[REQUIREMENT]:
Render every line of the listing as a JSON list of strings, one string per line, leaving out the blank lines.

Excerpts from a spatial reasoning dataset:
┌────────

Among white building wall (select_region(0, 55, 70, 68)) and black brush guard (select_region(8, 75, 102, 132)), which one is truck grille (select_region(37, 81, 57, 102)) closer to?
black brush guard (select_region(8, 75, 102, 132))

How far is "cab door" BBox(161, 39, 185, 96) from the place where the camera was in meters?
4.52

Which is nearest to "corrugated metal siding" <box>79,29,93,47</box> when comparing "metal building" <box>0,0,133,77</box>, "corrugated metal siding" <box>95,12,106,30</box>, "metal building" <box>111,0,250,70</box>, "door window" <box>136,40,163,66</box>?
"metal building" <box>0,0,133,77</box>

└────────

[FULL OUTPUT]:
[
  "Among white building wall (select_region(0, 55, 70, 68)) and black brush guard (select_region(8, 75, 102, 132)), which one is truck grille (select_region(37, 81, 57, 102)) closer to?",
  "black brush guard (select_region(8, 75, 102, 132))",
  "How far is \"cab door\" BBox(161, 39, 185, 96) from the place where the camera was in meters?",
  "4.52",
  "Which is nearest to \"corrugated metal siding\" <box>79,29,93,47</box> when comparing \"metal building\" <box>0,0,133,77</box>, \"corrugated metal siding\" <box>95,12,106,30</box>, \"metal building\" <box>111,0,250,70</box>, \"door window\" <box>136,40,163,66</box>?",
  "\"metal building\" <box>0,0,133,77</box>"
]